Recently, I stopped and talked to a woman named Caroline who lives in the neighborhood to the north of Memorial Park on roughly 54th and Nicholas. This is a neighborhood filled with stately brick Tudor homes and affluent families. It’s like a setting for TV show, it’s so picturesque. I had stopped Caroline as she was walking her dog, and I fawned to her about how much I loved the area. We eventually got to the topic of open windows. That conversation is the reason I’m writing this blog now. Caroline’s husband is an executive. They moved here from Chicago about fifteen years ago. They initially bought a McMansion out near Elkhorn, but they moved to their current area because they felt more at home in the neighborhood. I asked if it was because of all the old homes or the mature trees. “No, I think it was actually all the open windows. The last neighborhood we lived in was all closed off. Nobody ever really knew each other because we never saw each other.” This is a common complaint with many newer neighborhoods that have been built around the idea that we should drive our cars directly into our houses and close the door behind us before retreating to our backyards with privacy fences. Caroline and her husband don’t know all of their neighbors personally, but she says they wave to everyone, often through windows.

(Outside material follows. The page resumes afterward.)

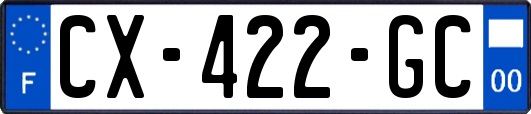 F
CX-422-GC
00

I love old houses and old neighborhoods, but I realized that Caroline was right. Homes with open windows seem to change the expression of the neighborhood. There’s got to be some solid psychology that backs this idea, but I couldn’t find it in time to write this blog post. In Minne Lusa, one of my favorite things to see is when a house changes hands and the new family opens windows that I’ve never seen open before. There’s a pair of families that moved onto the Boulevard in the last few years who have started having open windows on houses that used to be so closed. Even without extensive renovation, these homes feel alive in a different way than before. They seem more awake. Maybe its because their eyes are open for the first time in years. If you’re a closed-window type, consider taking on this challenge. I challenge all of you to participate in our own version of the “Open Window Policy”. I challenge you to open at least 50% of your street-facing windows during waking hours for the next three months. It will show your neighbors that this is a place that is open to friends and strangers alike. I’ll be taking part in the challenge. I almost always have my windows open anyway, but you’ll be able to drive by my place and see what shows I’m watching or when I’m sitting down to dinner. If I see you outside, I’ll even wave to you!

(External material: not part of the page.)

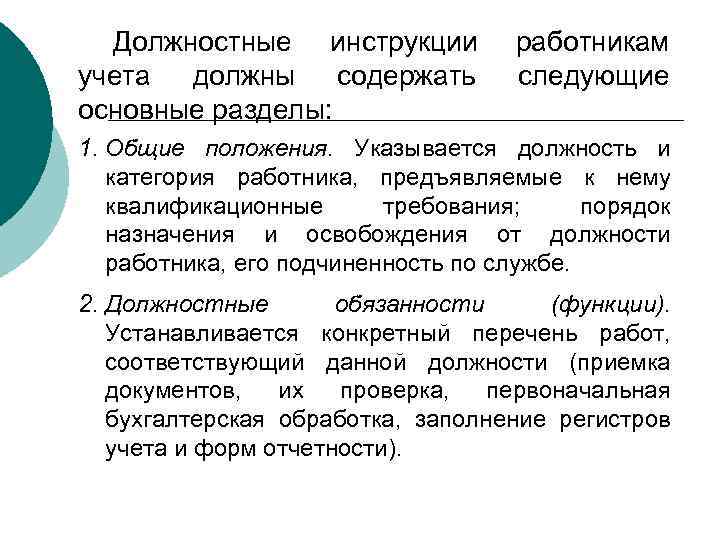 Должностные инструкции работникам учета должны содержать следующие основные разделы:

1. Общие положения. Указывается должность и категория работника, предъявляемые к нему квалификационные требования; порядок назначения и освобождения от должности работника, его подчиненность по службе.

2. Должностные обязанности (функции). Устанавливается конкретный перечень работ, соответствующий данной должности (приемка документов, их проверка, первоначальная бухгалтерская обработка, заполнение регистров учета и форм отчетности).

Here’s a couple of articles about treating your home’s eyes the right way:
Heritage Windows: the Eyes of a House
Here’s a Russian take with beautiful pictures
Advocating for the Old Soul: Keeping old windows in your house
Also, for a fun family night, check out Monster House, an animated movie about an anthropomorphic house that was actually a lot of fun to watch. (Probably more intense than most littles can take though, so maybe wait till anyone under 7 has gone to bed.)